SOUS VÉRIN

Le 29 juillet 2021, le ministre polonais de la justice a demandé au tribunal constitutionnel d’examiner si l’article 6 de la Convention européenne des droits de l’Homme enfreint la constitution.

  • Le 7 mai 2021, la Cour européenne des droits de l’homme (CEDH) avait statué dans un arrêt qu’une entreprise avait été privée de son droit à une audience en bonne et due forme en raison de la nomination illégale d’un juge du Tribunal constitutionnel.

  • L’article 6 de la Convention européenne des droits de l’homme dispose que « toute personne a droit à ce que sa cause soit entendue équitablement, publiquement et dans un délai raisonnable, par un tribunal indépendant et impartial, établi par la loi […] ».
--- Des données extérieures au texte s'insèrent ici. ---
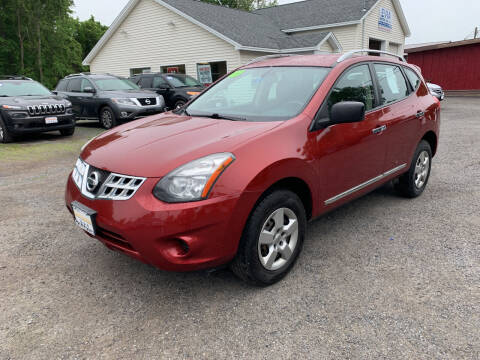2015 Nissan Rogue Select for sale at Evia Auto Sales Inc. in Glens Falls NY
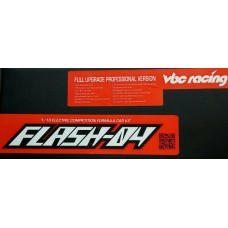 VBC Flash-04 1/10 Electric Competition Formula Car Kit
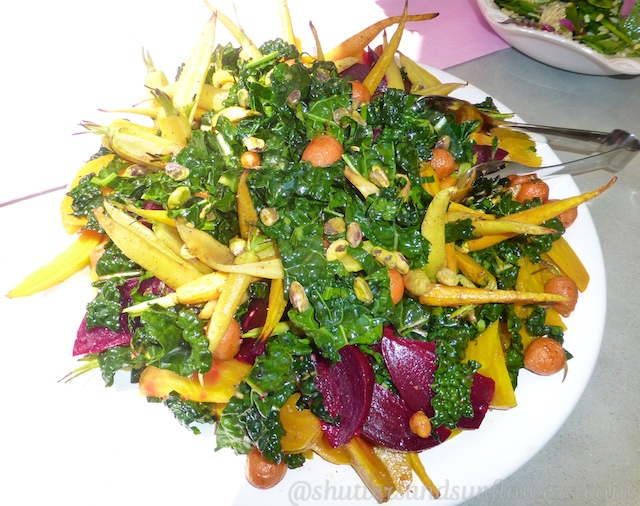 Kale, beet & carrot salad at a Californian bridal shower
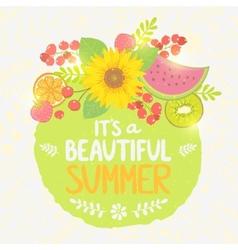 fruit summer label vector image vector image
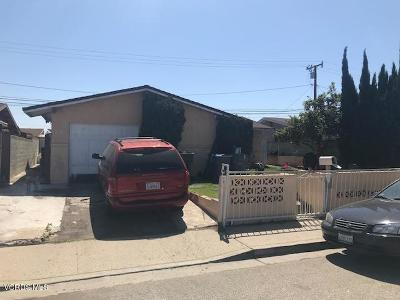 Oxnard Single Family Home Active Under Contract: 210 Balsam Street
Selon la justification de la demande faite au Tribunal constitutionnel par Zbigniew Ziobro – ministre polonais de la Justice qui est également procureur général –  l’article 6 serait contraire à la Constitution polonaise dans la mesure où il permettrait à la Cour de Strasbourg d’évaluer la légalité de la nomination des juges et l’indépendance du Tribunal constitutionnel. Or, selon lui ces droits devraient être réservés à la Pologne.

  • « L’arrêt de la Cour européenne des droits de l’homme, qui a porté atteinte à la légalité des juges nommés au Tribunal constitutionnel polonais (…) viole la souveraineté de la Pologne », a déclaré le ministère dans un communiqué.

En renfort du Conseil de l’Europe, dans des décisions relatives à des procédures d’infraction prises le 15 juillet dernier, la Commission européenne avait donné à Varsovie jusqu’au 16 août pour se conformer à un avis – jusqu’à présent ignoré – de la Cour de justice de l’Union européenne (CJUE) selon lequel le système polonais de sanction des juges est contraire au droit communautaire et doit être suspendu.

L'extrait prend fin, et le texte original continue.